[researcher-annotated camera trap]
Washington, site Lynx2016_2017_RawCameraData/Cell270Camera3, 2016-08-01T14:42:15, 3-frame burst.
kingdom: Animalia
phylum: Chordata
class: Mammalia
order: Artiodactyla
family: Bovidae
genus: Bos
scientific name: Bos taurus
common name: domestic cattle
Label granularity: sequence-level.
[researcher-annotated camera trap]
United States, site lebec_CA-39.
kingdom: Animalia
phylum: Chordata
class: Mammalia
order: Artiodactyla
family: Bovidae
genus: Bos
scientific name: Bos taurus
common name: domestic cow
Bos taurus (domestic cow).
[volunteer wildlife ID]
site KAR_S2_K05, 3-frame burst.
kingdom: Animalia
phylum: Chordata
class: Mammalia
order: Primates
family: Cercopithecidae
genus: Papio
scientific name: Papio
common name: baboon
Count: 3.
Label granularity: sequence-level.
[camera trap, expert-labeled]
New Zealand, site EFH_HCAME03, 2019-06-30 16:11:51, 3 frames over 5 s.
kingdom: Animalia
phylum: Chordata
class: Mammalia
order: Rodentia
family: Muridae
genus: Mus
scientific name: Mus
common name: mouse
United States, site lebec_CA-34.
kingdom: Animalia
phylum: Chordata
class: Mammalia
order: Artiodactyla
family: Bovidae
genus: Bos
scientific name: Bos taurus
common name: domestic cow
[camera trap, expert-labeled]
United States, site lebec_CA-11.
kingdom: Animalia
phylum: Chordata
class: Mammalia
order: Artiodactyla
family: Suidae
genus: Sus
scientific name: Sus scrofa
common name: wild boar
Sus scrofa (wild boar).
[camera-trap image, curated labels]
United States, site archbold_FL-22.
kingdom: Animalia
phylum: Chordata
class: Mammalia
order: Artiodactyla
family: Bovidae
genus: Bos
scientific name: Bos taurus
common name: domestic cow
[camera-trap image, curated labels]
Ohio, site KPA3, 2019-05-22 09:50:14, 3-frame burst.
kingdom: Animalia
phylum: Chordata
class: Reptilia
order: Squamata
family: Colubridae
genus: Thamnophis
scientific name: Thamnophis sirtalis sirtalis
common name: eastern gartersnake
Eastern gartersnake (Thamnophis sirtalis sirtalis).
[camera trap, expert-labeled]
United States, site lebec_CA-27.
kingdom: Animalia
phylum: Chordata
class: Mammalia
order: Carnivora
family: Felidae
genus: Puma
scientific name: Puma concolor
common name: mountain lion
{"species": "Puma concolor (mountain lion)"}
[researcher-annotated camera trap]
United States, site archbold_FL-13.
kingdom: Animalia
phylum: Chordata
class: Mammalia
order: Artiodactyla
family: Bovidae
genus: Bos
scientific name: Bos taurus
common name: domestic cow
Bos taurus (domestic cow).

## WHAT NEEDS TO BE DONE
From the first line to the last, transcribe the records exactly.

## RESPONSE
[researcher-annotated camera trap]
Washington, site Lynx2016_2017_RawCameraData/Cell270Camera3, 2016-08-01T14:42:15, 3-frame burst.
kingdom: Animalia
phylum: Chordata
class: Mammalia
order: Artiodactyla
family: Bovidae
genus: Bos
scientific name: Bos taurus
common name: domestic cattle
Label granularity: sequence-level.
[researcher-annotated camera trap]
United States, site lebec_CA-39.
kingdom: Animalia
phylum: Chordata
class: Mammalia
order: Artiodactyla
family: Bovidae
genus: Bos
scientific name: Bos taurus
common name: domestic cow
Bos taurus (domestic cow).
[volunteer wildlife ID]
site KAR_S2_K05, 3-frame burst.
kingdom: Animalia
phylum: Chordata
class: Mammalia
order: Primates
family: Cercopithecidae
genus: Papio
scientific name: Papio
common name: baboon
Count: 3.
Label granularity: sequence-level.
[camera trap, expert-labeled]
New Zealand, site EFH_HCAME03, 2019-06-30 16:11:51, 3 frames over 5 s.
kingdom: Animalia
phylum: Chordata
class: Mammalia
order: Rodentia
family: Muridae
genus: Mus
scientific name: Mus
common name: mouse
United States, site lebec_CA-34.
kingdom: Animalia
phylum: Chordata
class: Mammalia
order: Artiodactyla
family: Bovidae
genus: Bos
scientific name: Bos taurus
common name: domestic cow
[camera trap, expert-labeled]
United States, site lebec_CA-11.
kingdom: Animalia
phylum: Chordata
class: Mammalia
order: Artiodactyla
family: Suidae
genus: Sus
scientific name: Sus scrofa
common name: wild boar
Sus scrofa (wild boar).
[camera-trap image, curated labels]
United States, site archbold_FL-22.
kingdom: Animalia
phylum: Chordata
class: Mammalia
order: Artiodactyla
family: Bovidae
genus: Bos
scientific name: Bos taurus
common name: domestic cow
[camera-trap image, curated labels]
Ohio, site KPA3, 2019-05-22 09:50:14, 3-frame burst.
kingdom: Animalia
phylum: Chordata
class: Reptilia
order: Squamata
family: Colubridae
genus: Thamnophis
scientific name: Thamnophis sirtalis sirtalis
common name: eastern gartersnake
Eastern gartersnake (Thamnophis sirtalis sirtalis).
[camera trap, expert-labeled]
United States, site lebec_CA-27.
kingdom: Animalia
phylum: Chordata
class: Mammalia
order: Carnivora
family: Felidae
genus: Puma
scientific name: Puma concolor
common name: mountain lion
{"species": "Puma concolor (mountain lion)"}
[researcher-annotated camera trap]
United States, site archbold_FL-13.
kingdom: Animalia
phylum: Chordata
class: Mammalia
order: Artiodactyla
family: Bovidae
genus: Bos
scientific name: Bos taurus
common name: domestic cow
Bos taurus (domestic cow).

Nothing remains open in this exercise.